━━ Data listing

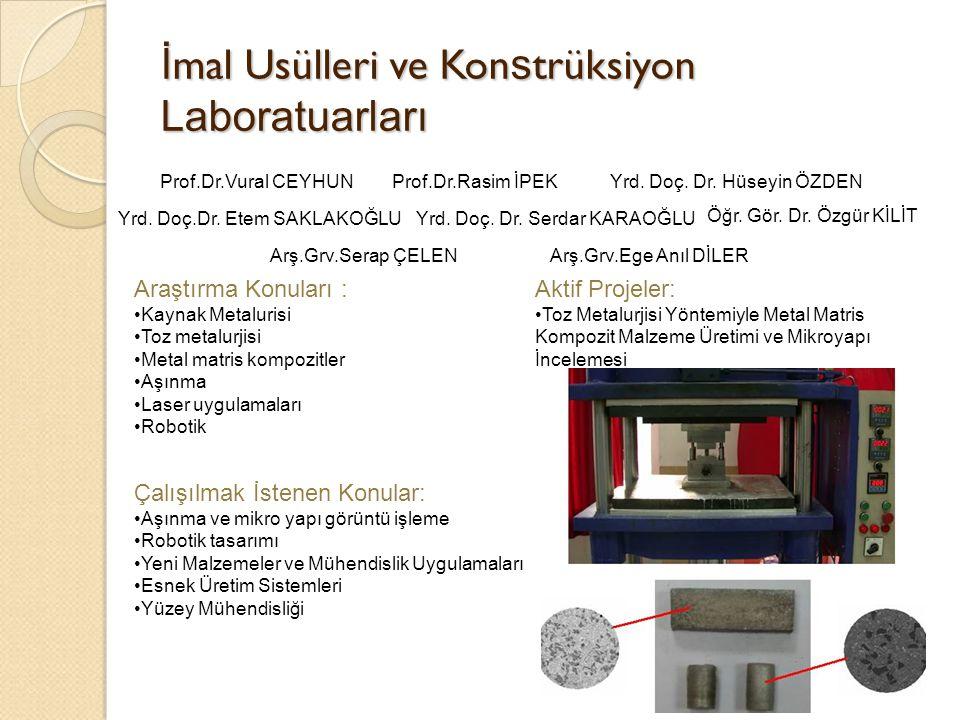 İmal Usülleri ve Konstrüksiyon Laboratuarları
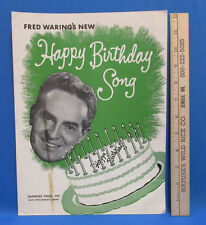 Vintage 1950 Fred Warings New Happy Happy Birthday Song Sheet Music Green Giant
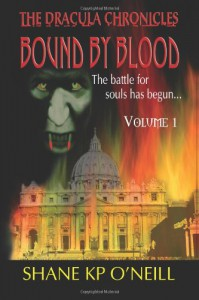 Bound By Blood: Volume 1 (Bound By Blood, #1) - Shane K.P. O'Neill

━━━━
━━ Data listing

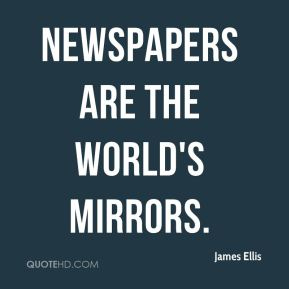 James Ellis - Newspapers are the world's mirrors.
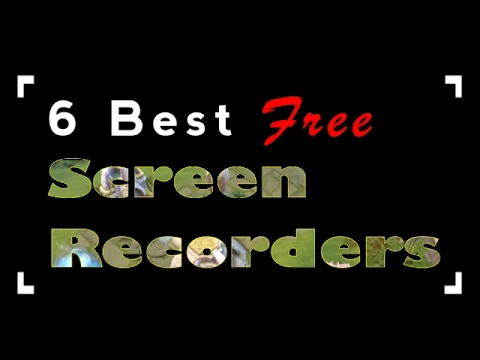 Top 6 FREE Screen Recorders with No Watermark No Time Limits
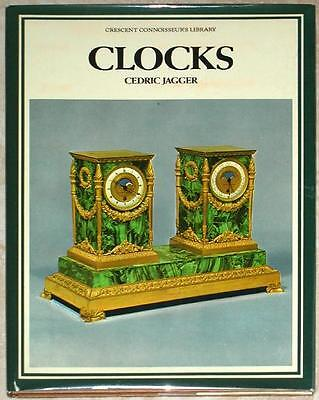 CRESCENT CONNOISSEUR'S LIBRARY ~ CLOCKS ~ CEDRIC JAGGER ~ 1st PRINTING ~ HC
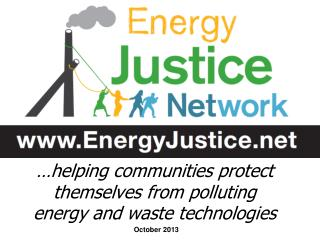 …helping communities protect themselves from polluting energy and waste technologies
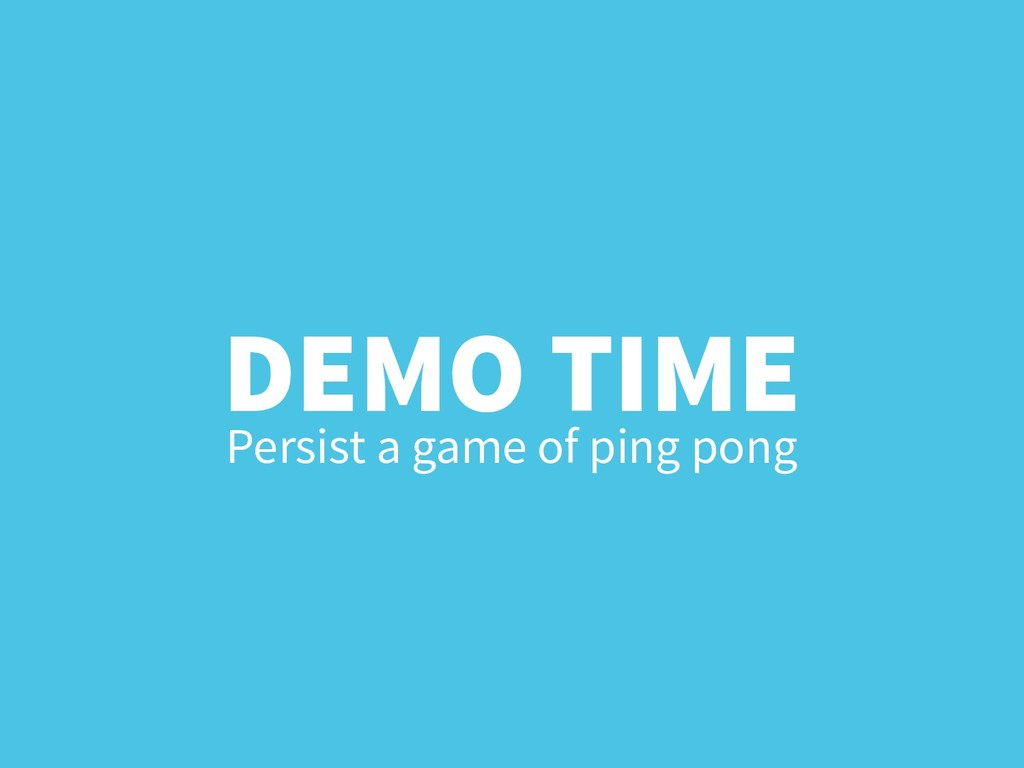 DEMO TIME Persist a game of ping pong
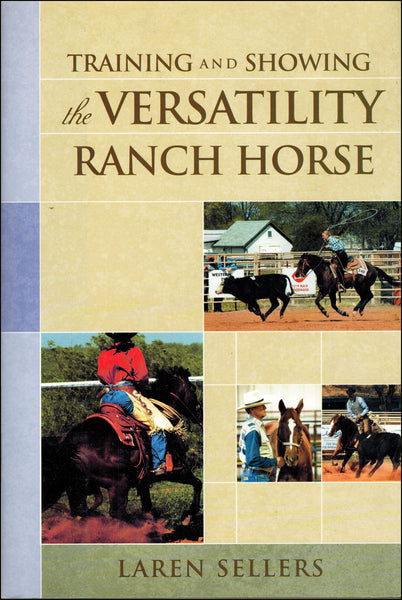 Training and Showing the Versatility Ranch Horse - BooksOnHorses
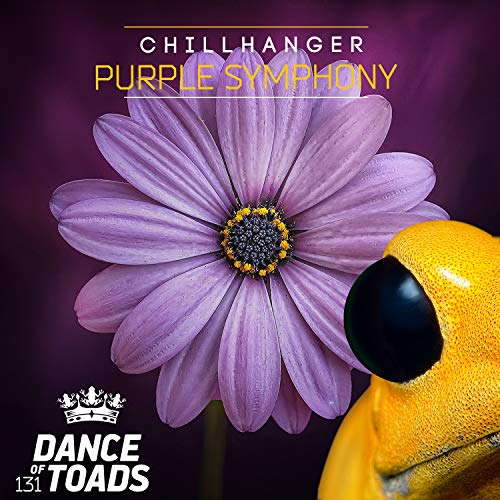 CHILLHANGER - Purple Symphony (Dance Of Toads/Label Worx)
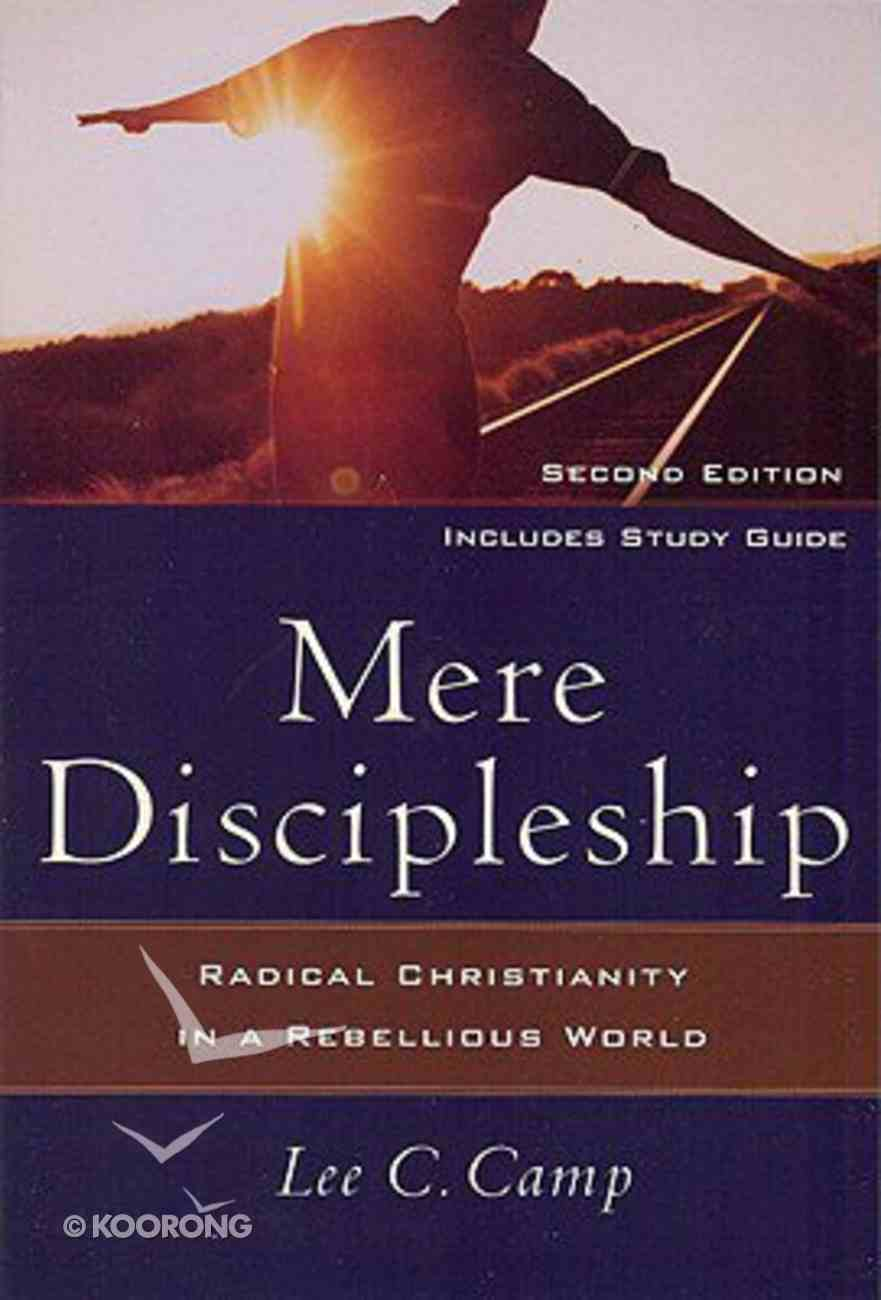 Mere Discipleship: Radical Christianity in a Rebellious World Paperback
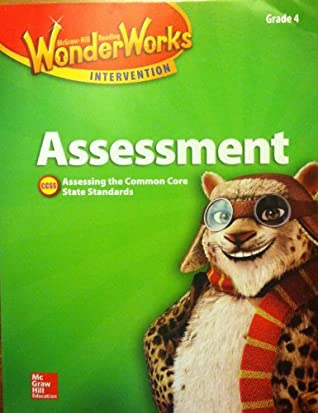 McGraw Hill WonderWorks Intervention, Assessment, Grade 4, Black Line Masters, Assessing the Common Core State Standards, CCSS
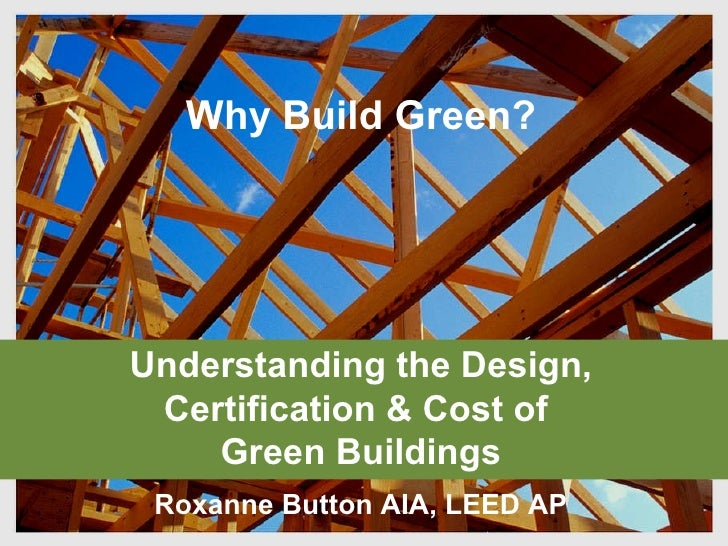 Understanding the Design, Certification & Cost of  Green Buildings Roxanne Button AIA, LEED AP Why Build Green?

━━━━
━━ Data listing

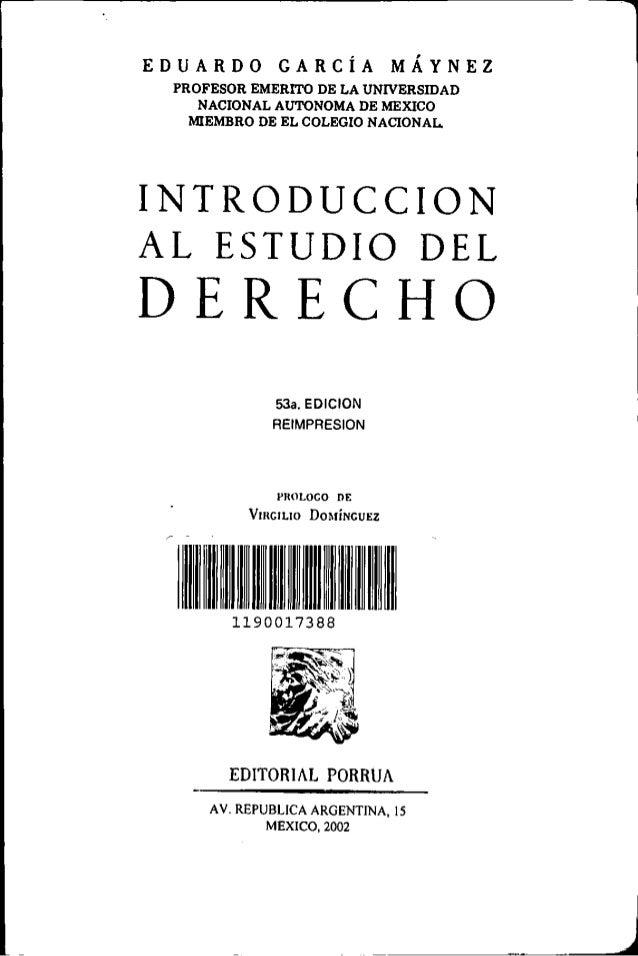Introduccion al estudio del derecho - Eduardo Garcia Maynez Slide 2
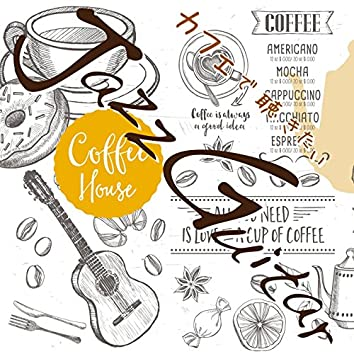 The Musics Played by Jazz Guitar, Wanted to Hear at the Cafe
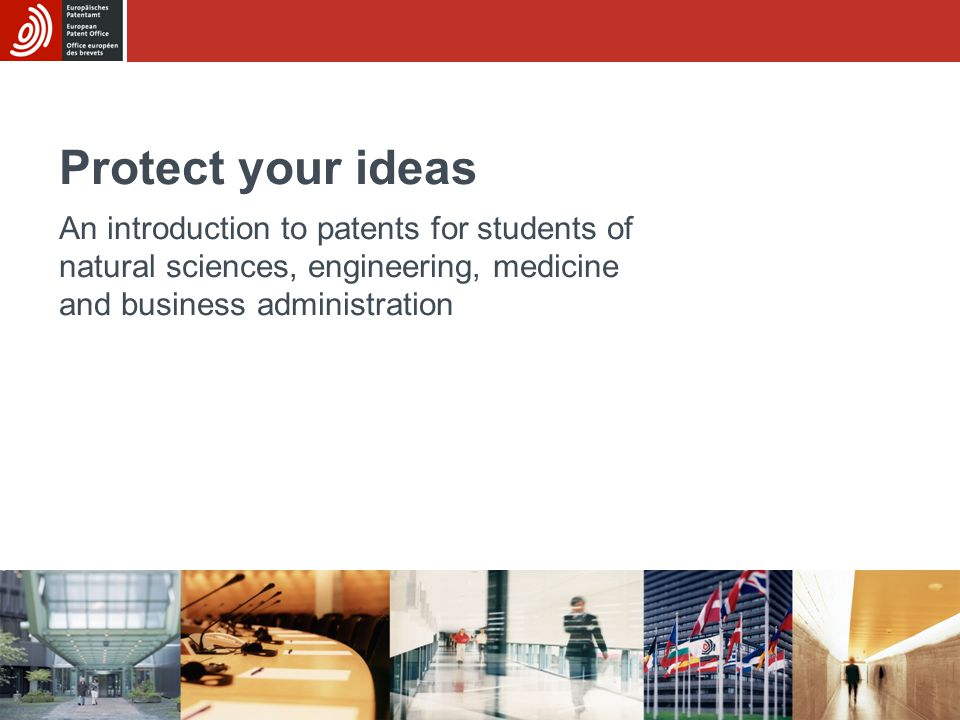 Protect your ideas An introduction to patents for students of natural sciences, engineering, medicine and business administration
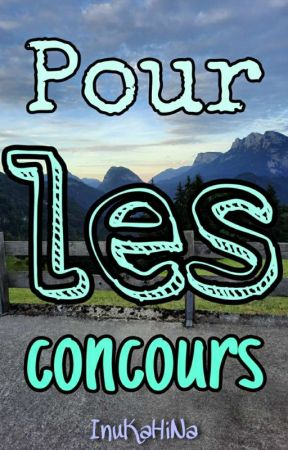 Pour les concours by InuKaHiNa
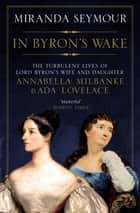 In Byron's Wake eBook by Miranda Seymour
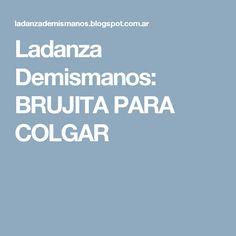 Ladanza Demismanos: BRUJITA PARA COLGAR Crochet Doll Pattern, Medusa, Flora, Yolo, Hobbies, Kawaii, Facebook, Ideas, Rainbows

━━━━

• _Work order_:
Transcribe the lines above exactly, beginning at the one with "McGraw Hill WonderWorks" and ending at the one with "Understanding the Design, Certification". Include both; exclude the pictures.

• _Response box_:
 McGraw Hill WonderWorks Intervention, Assessment, Grade 4, Black Line Masters, Assessing the Common Core State Standards, CCSS
 Understanding the Design, Certification & Cost of  Green Buildings Roxanne Button AIA, LEED AP Why Build Green?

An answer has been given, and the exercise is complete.